Render this sentence from the Euler's method transcript below in Spanish: "Remember that a differential equation is an equation containing one or more derivatives."

#### [Selected passage]
____________________
Video: Euler’s Method

In this video, we will learn how to use Euler’s method to approximatesolutions to differential equations.

15:27

Video Transcript

In this lesson, we’ll learn how to use Euler’s method to approximate solutions to differential equations. When we can’t solve a differential equation by analytical methods, we can use what are called numerical methods. From a given starting point, we use it to find repetitive process to approximate a solution to our differential equation. Euler’s method is one such process. We’ll begin by reminding ourselves of the meanings of some of the terms that we’ll use. We’ll then look at how Euler’s method is formulated and go on to see how it works with some examples.

Remember that a differential equation is an equation containing one or more derivatives. The first-order differential equation contains only the first derivative d𝑦 by d𝑥. And for an unknown function 𝑦, we have the slope of 𝑦 in terms of the function 𝑓, which can be a function of 𝑥 and 𝑦, a function of 𝑥, or a function of 𝑦. And we might be asked to solve the differential equation d𝑦 by d𝑥 is equal to 𝑓 of 𝑥, 𝑦 given the initial value 𝑦 at 𝑥 is equal to zero is 𝑦 zero. This means that our starting point is the point 𝑥 zero, 𝑦 zero. And we’re to use this to find the function 𝑦 of 𝑥. When we do this numerically, we use the point 𝑥 zero, 𝑦 zero to find the value of 𝑦 one, which we then use to find 𝑦 two with our differential equation and so on to 𝑦 𝑛. This gives us our approximation to the function 𝑦 of 𝑥.

Using Euler’s method, we do this by using a series of tangent lines to build up a picture of our solution. Since we’ll be using tangent lines, let’s keep our differential equation in mind but remind ourselves of some fact about straight lines. Suppose we have a straight line through the points 𝑥 zero, 𝑦 zero and 𝑥 one, 𝑦 one. The slope of this line 𝑚 is equal to 𝑦 one minus 𝑦 zero over 𝑥 one minus 𝑥 zero. Rearranging this we have 𝑦 one minus 𝑦 zero is equal to 𝑚 times 𝑥 one minus 𝑥 zero. This gives us 𝑦 one equal to 𝑦 zero plus 𝑚 times 𝑥 one minus 𝑥 zero. Now, if we go back to our differential equation, we know that the slope of 𝑦, d𝑦 by d𝑥, is equal to 𝑓 of 𝑥 𝑦 so that at the point 𝑥 zero, 𝑦 zero, the slope 𝑚 is equal to 𝑓 of 𝑥 zero, 𝑦 zero. And for our line through the points 𝑥 zero, 𝑦 zero and 𝑥 one, 𝑦 one, we have 𝑦 one equal to 𝑦 zero plus 𝑓 of 𝑥 zero, 𝑦 zero times 𝑥 one minus 𝑥 zero.
____________________
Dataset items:
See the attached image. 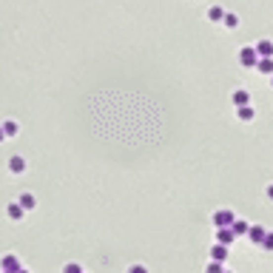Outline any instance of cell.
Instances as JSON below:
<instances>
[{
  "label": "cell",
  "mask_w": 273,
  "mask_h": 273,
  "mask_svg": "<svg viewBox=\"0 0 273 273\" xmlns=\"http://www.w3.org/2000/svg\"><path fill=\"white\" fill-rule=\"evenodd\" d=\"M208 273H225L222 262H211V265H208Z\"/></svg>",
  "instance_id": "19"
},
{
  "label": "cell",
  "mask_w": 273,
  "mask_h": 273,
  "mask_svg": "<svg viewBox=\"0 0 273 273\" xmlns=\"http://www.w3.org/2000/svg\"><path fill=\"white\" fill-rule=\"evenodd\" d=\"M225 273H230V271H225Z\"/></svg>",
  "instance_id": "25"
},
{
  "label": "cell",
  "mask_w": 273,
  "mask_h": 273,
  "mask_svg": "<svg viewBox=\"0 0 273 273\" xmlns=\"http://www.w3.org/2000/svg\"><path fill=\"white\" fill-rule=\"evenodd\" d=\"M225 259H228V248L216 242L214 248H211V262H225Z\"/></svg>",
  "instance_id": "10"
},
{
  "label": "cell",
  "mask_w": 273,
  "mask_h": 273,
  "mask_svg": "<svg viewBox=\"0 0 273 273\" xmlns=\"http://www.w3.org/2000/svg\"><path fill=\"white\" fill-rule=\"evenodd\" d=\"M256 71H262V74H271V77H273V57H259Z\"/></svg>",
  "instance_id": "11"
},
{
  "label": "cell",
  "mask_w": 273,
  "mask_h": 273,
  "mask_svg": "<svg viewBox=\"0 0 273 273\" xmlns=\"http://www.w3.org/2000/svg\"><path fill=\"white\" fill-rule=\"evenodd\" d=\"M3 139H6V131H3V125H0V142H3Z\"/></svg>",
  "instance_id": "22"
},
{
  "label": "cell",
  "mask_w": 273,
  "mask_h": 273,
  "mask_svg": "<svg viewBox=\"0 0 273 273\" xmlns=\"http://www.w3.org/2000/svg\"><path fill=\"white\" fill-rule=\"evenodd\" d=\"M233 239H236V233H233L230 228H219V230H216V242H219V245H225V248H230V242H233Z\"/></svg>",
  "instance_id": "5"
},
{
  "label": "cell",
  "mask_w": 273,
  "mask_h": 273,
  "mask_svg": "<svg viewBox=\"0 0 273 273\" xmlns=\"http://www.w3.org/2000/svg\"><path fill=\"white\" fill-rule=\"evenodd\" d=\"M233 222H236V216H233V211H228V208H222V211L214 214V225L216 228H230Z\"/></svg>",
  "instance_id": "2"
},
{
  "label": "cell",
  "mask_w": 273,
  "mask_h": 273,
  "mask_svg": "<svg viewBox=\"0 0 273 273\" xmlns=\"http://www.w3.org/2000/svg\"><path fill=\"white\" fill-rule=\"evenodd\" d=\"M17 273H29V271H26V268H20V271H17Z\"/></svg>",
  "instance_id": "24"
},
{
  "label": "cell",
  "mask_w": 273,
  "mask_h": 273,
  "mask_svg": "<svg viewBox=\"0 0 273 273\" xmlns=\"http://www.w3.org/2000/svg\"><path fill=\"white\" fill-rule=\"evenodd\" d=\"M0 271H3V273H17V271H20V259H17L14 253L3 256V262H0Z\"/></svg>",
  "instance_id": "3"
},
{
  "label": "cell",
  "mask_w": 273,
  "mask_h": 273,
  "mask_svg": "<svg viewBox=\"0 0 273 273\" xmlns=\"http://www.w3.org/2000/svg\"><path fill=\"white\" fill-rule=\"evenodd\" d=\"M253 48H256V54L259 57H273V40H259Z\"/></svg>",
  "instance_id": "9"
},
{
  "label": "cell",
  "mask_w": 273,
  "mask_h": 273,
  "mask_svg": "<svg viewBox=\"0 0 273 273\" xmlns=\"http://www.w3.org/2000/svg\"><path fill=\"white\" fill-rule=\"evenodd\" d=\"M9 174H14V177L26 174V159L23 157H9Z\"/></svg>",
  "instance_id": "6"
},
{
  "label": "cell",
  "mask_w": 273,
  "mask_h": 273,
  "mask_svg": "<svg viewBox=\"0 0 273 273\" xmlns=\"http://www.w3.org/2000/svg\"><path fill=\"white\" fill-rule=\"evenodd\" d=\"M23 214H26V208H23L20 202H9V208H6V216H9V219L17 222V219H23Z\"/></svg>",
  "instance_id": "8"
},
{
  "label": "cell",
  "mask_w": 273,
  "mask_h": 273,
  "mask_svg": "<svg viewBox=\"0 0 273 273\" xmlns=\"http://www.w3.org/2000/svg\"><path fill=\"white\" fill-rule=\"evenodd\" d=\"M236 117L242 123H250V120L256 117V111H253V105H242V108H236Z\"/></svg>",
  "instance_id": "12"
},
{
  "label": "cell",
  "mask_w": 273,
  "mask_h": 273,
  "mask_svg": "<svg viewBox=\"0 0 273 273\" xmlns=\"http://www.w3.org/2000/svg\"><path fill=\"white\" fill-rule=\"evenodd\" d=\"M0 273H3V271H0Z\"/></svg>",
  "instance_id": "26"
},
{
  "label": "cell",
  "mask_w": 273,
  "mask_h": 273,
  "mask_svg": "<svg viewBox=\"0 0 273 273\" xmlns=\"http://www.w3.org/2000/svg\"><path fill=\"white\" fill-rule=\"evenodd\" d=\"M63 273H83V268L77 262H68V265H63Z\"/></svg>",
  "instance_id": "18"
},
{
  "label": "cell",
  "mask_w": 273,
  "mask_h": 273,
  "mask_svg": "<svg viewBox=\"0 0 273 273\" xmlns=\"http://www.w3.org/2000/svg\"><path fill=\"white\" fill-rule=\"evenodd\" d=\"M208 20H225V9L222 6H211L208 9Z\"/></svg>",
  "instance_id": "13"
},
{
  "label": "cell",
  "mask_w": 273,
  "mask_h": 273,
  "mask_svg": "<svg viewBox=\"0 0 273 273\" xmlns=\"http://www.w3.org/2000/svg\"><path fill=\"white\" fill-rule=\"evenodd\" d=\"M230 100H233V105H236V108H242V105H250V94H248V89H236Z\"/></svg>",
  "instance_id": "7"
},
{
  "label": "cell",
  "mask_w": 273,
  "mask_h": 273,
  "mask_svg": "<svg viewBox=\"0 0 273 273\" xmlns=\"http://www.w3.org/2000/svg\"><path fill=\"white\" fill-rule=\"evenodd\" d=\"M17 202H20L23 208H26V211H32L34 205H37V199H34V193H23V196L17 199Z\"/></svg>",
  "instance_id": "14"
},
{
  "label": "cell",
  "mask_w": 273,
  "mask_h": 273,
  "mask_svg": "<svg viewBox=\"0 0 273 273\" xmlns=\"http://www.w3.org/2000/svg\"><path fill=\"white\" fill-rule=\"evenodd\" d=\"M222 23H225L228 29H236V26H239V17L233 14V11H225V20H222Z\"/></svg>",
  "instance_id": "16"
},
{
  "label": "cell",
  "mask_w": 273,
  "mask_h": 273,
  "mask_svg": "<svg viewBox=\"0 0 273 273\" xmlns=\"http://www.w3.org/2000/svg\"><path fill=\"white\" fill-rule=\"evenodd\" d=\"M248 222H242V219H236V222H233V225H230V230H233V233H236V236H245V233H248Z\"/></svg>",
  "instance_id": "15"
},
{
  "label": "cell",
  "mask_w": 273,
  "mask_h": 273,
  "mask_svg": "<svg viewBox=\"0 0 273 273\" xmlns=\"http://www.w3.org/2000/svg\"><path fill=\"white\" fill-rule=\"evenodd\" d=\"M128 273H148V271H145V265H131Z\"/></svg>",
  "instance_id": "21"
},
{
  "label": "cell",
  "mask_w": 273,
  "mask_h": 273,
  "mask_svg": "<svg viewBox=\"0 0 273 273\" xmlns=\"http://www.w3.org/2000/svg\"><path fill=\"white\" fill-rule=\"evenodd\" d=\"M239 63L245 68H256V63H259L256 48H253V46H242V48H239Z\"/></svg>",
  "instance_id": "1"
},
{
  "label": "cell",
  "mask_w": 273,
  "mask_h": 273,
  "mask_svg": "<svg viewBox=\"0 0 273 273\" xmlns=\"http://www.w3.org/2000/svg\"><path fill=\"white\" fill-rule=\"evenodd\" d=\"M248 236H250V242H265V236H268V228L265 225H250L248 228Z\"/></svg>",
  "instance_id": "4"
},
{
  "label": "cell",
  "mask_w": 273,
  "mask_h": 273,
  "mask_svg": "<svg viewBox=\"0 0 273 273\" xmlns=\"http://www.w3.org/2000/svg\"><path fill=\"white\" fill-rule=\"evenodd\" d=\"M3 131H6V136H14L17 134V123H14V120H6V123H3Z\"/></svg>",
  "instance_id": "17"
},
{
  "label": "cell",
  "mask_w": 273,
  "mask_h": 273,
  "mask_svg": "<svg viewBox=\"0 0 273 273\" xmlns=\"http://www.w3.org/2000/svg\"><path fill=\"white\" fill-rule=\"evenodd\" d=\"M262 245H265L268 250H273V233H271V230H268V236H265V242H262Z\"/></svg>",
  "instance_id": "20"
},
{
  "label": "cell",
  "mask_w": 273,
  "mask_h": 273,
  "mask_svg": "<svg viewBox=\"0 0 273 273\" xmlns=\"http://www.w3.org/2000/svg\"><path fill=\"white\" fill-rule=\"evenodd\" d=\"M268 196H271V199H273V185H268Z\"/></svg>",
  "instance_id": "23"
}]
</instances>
____________________
#### [The response]
Recuerda que una ecuación diferencial es una ecuación que contiene una o más derivadas.